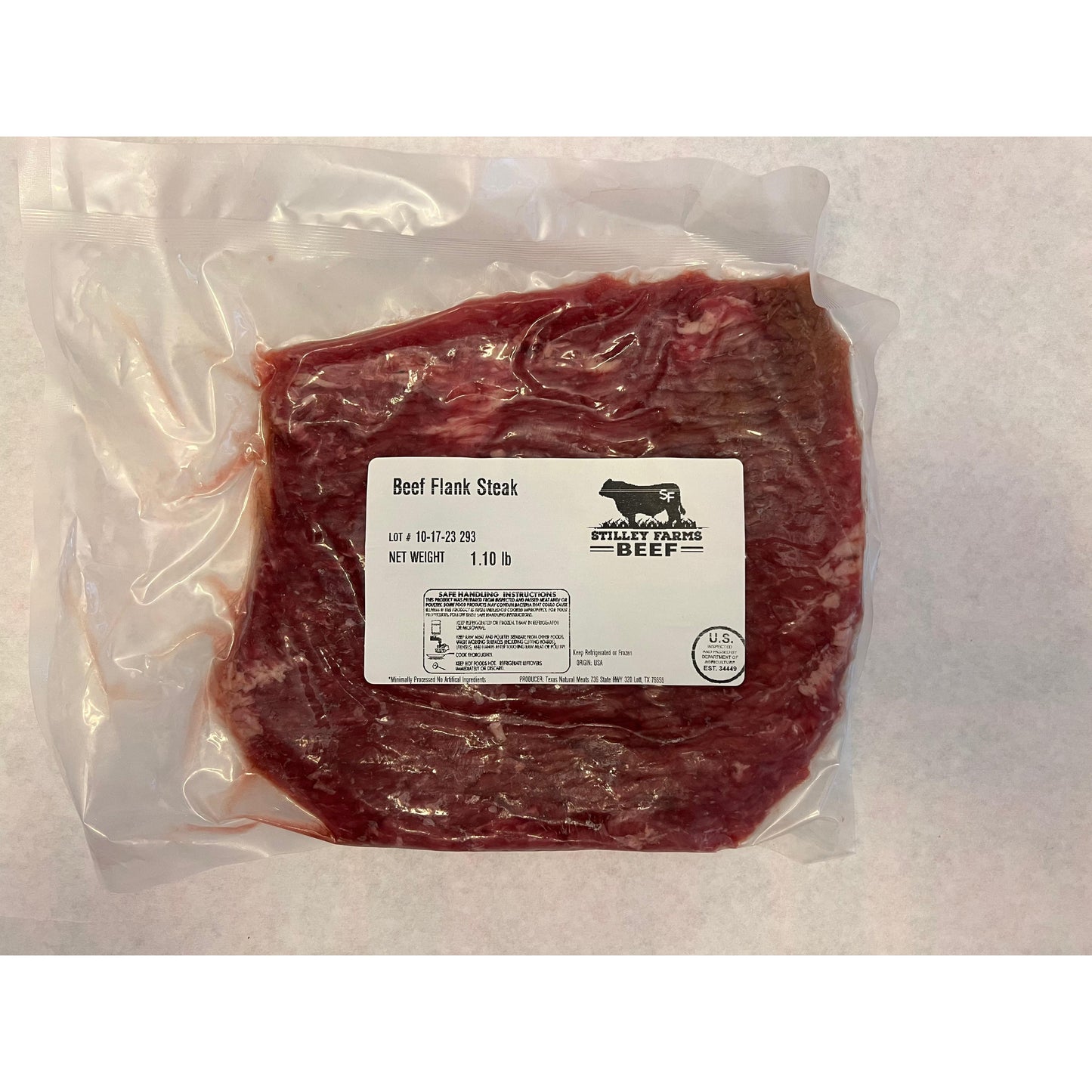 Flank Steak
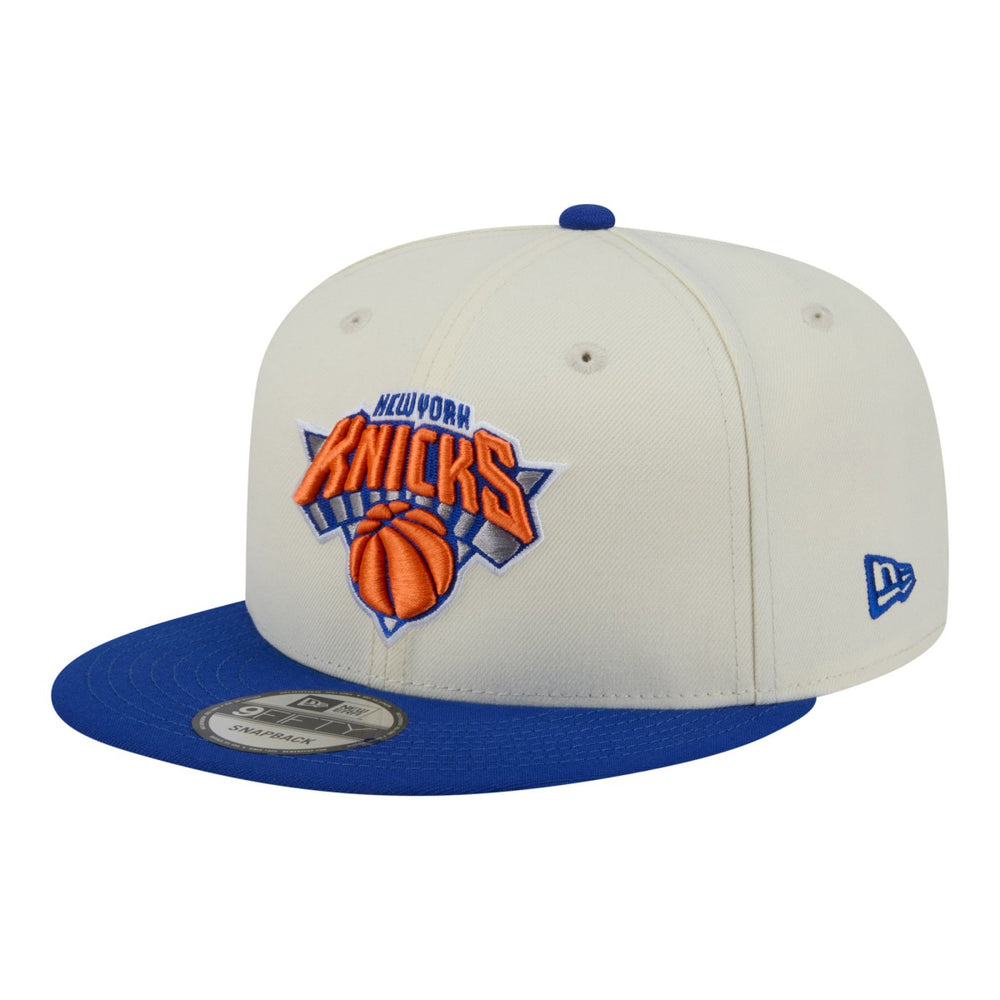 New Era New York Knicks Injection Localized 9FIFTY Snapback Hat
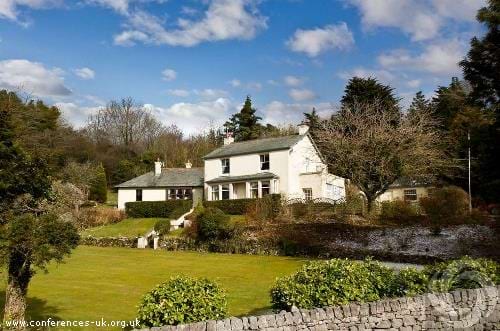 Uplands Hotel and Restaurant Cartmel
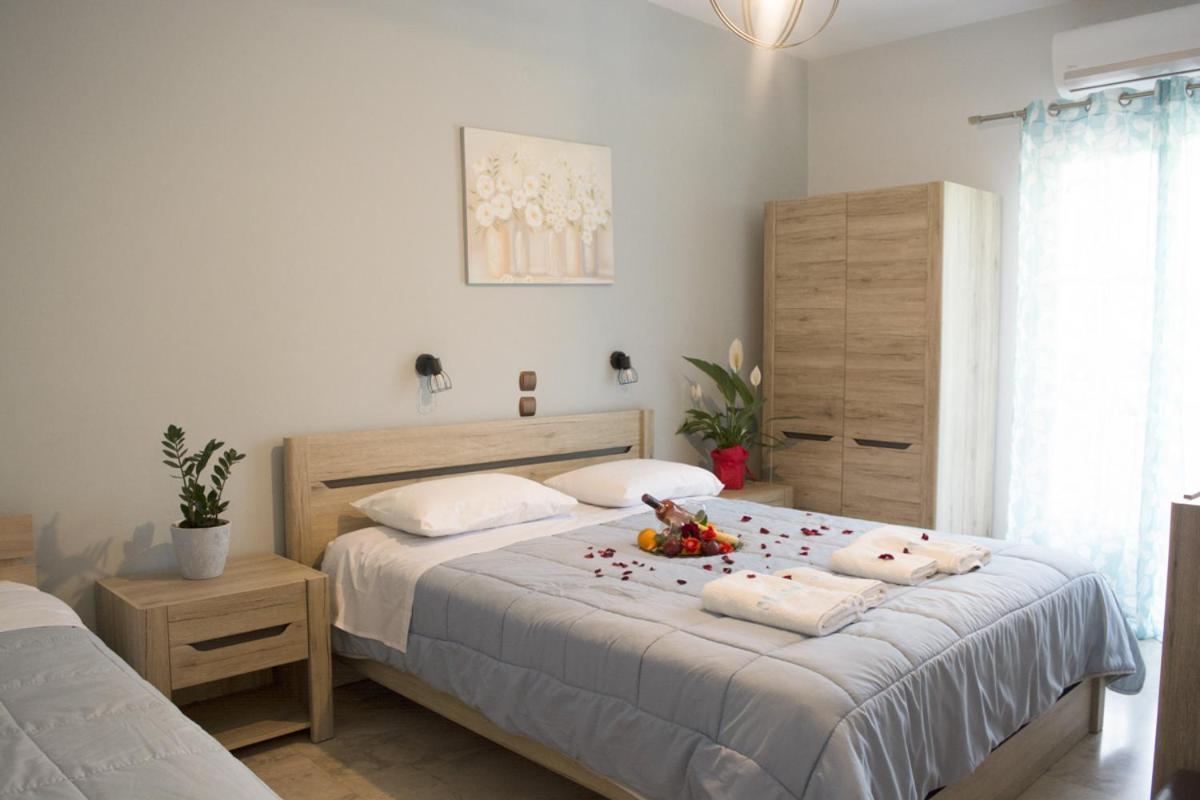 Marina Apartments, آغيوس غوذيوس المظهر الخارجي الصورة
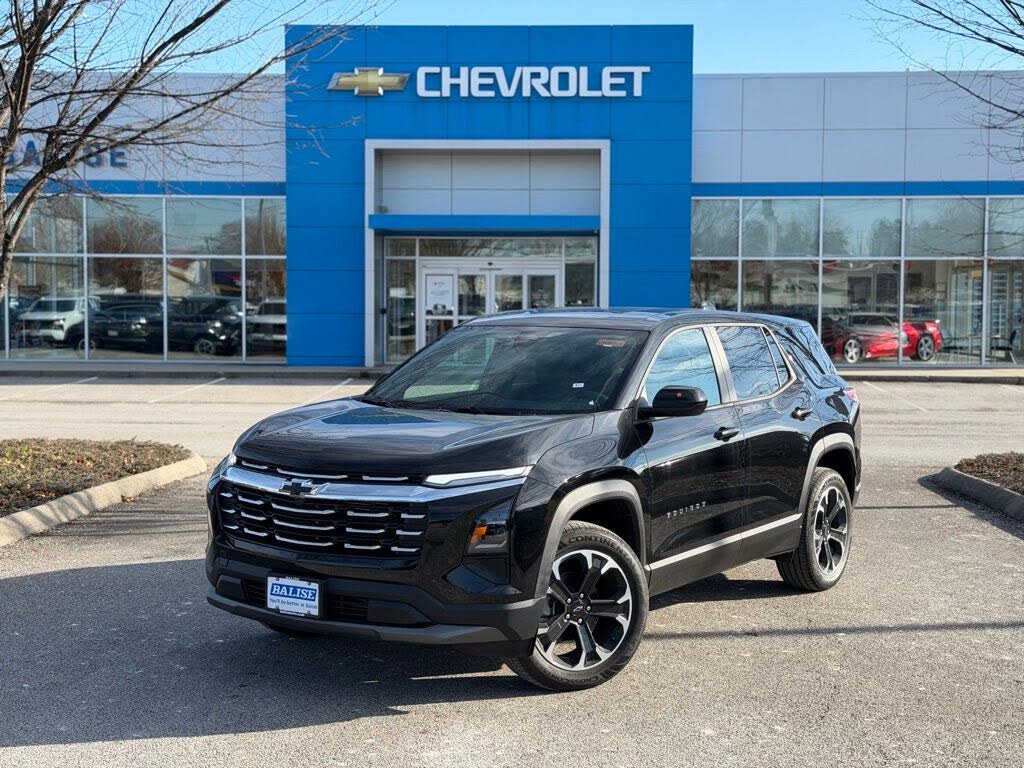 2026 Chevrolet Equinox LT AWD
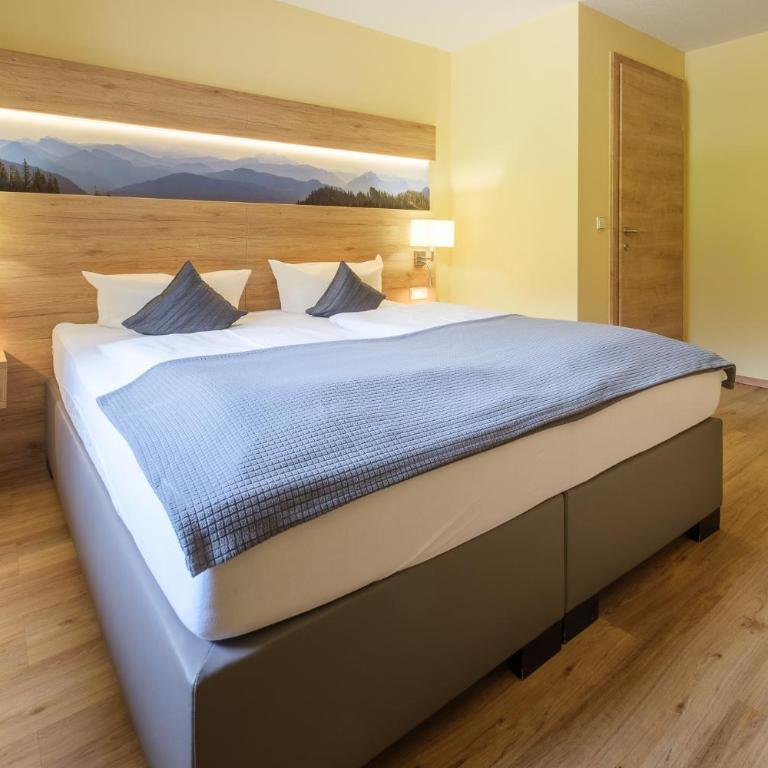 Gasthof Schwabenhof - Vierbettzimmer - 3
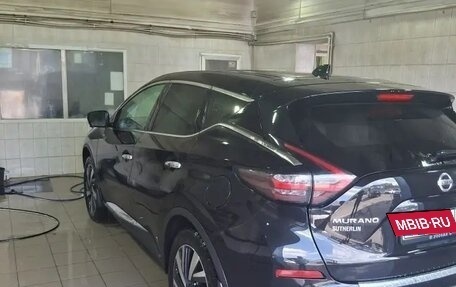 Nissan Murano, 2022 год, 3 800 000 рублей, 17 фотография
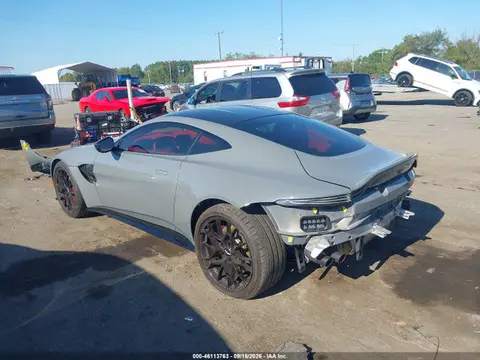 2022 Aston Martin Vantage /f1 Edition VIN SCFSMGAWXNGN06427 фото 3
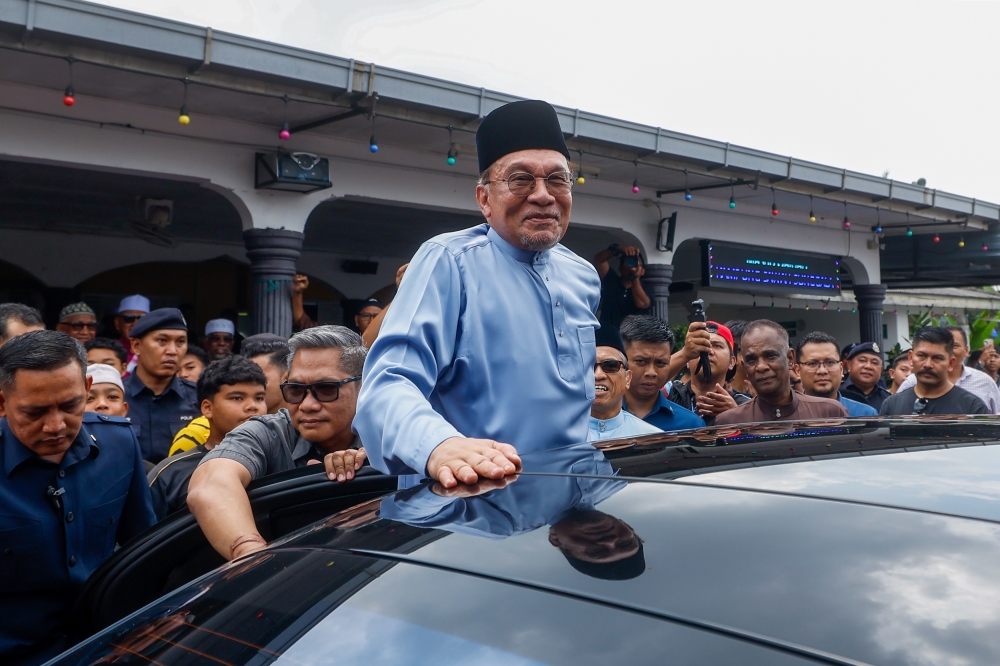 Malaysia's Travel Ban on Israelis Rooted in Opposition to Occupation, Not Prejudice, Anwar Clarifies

▶ ASSIGNED TASK
Quote every line of the listing above word for word, giving only the text and omitting the pictures.

▶ RESULT OF THIS TASK
 Flank Steak
 New Era New York Knicks Injection Localized 9FIFTY Snapback Hat
 Uplands Hotel and Restaurant Cartmel
 Marina Apartments, آغيوس غوذيوس المظهر الخارجي الصورة
 2026 Chevrolet Equinox LT AWD
 Gasthof Schwabenhof - Vierbettzimmer - 3
 Nissan Murano, 2022 год, 3 800 000 рублей, 17 фотография
 2022 Aston Martin Vantage /f1 Edition VIN SCFSMGAWXNGN06427 фото 3
 Malaysia's Travel Ban on Israelis Rooted in Opposition to Occupation, Not Prejudice, Anwar Clarifies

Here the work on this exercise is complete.